Goro explique à voix basse le futur de l'alpha, tout en marchant.
— Votre rôle sera de faire le lien avec les autres représentants coréens intégrés à l'administration japonaise, d'assurer une image d'harmonie.
Minho serre les dents. Une vitrine. Voilà ce qu'il allait devenir.
— Vous devrez apprendre les codes, les subtilités, savoir à qui sourire, à qui faire des courbettes, et à qui ne jamais tourner le dos. C'est ce que l'on vous enseigne depuis quelques temps maintenant. Il va désormais falloir mettre tout cela en pratique. Nous ne tolérons pas la moindre faute à ce niveau de la hiérarchie. Le fonctionnaire tourne légèrement la tête vers lui.
— Vous avez de la chance, Monsieur Lee. Ils vous voient comme... prometteur.
Ils arrivent devant une grande porte coulissante. L'homme frappe doucement au panneau, puis le fait glisser.
À l'intérieur, trois hommes attendent, assis autour d'une table basse. Ils se lèvent en voyant entrer Minho. Le plus âgé s'incline légèrement.
— Minho-san, nous avons entendu parler de vos talents. Nous espérons que vous saurez les mettre au service du nouvel ordre.
Le châtain s'incline avec raideur à son tour, chaque geste pesant plus que de raison. Son accompagnateur prend ensuite la parole, presque trop calmement
— Voici vos collègues directs : le secrétaire Fukuda, chargé des relations diplomatiques, le conseiller Matsui, expert des affaires économiques, et monsieur Kuroda, responsable des projets culturels. Vous aurez à collaborer avec eux quotidiennement.
Les hommes échangent des politesses, mais l'alpha sent le poids de la curiosité et de la méfiance derrière chaque regard, chaque sourire figé. C'est un jeu d'apparences, un théâtre bien rôdé. Quand ils ressortent, Goro reprit d'un ton plus bas plus tantôt.
— Ne vous trompez pas d'alliés. Et ne cherchez pas à jouer contre eux. ...
Minho inspire profondément. Tout leur futur va se jouer dans les temps à venir, et il va devoir faire montre de patience... Sûrement beaucoup plus que ce qu'il possède déjà en réserve.
Le fonctionnaire s'arrête au milieu du couloir, le fixant droit dans les yeux.
— Je vous le redis une dernière fois : jouez bien votre rôle. Sinon, Jisung ne restera pas longtemps en maison d'éducation.

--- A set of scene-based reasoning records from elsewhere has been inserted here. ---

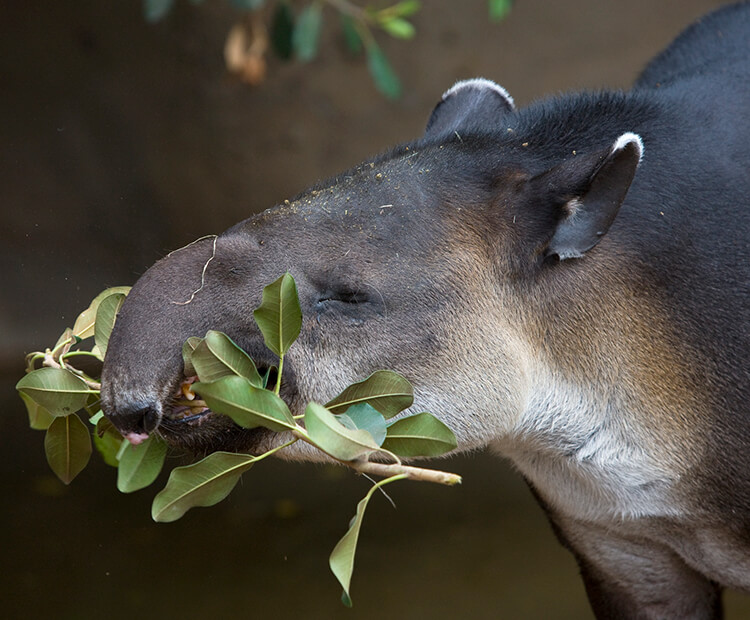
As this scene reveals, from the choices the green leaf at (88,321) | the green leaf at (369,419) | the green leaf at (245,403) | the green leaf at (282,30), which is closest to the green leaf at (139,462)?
the green leaf at (88,321)

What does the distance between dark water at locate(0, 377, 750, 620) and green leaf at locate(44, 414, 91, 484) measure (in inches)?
79.4

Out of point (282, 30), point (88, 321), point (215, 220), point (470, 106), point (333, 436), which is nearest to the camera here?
point (333, 436)

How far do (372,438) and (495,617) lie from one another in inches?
121

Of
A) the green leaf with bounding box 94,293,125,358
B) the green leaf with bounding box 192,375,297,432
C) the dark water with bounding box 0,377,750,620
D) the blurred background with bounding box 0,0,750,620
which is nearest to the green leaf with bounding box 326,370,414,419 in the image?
the green leaf with bounding box 192,375,297,432

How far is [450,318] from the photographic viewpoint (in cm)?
279

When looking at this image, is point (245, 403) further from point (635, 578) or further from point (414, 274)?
point (635, 578)

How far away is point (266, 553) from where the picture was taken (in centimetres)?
520

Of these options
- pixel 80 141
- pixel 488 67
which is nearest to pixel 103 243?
pixel 80 141

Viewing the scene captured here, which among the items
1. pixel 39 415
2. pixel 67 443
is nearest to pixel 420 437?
pixel 67 443

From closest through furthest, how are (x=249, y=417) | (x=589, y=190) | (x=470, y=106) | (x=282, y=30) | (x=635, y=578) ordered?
(x=249, y=417) → (x=589, y=190) → (x=470, y=106) → (x=635, y=578) → (x=282, y=30)

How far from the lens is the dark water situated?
475 cm

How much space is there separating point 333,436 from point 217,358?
1.22 feet

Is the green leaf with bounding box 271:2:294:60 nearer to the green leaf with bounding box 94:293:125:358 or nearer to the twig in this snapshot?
the green leaf with bounding box 94:293:125:358

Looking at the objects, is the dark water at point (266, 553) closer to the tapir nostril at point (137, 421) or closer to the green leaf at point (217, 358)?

Le châtain sent sa gorge se nouer, mais il hoche la tête, un mince sourire crispé aux lèvres.
— Très bien. Allons-y.
De la patience et une incroyable dose de duplicité.
***
Dans le bureau aux boiseries impeccables, Minho garde les yeux rivés sur un dossier ouvert devant lui, bien qu'il n'en lise pas une seule ligne.. Son esprit est ailleurs, très loin d'ici, à se rappeler le toucher délicat et la fragrance poudrée de son oméga. Toutefois il se redresse et se force à raffermir son expression quand la porte coulisse dans un frottement agréable.
— Monsieur Lee ?
Le ministre Saito entre, mains croisées derrière le dos. Le ministre des affaires étrangères «Gaimu-kyo» pour qui officie le châtain en tant que conseiller aux affaires coréennes, referme le panneau derrière lui et se met à observer son nouvel employé. De son regard perçant, presque amusé, il n'en rate pas une miette et finit par secouer doucement la tête.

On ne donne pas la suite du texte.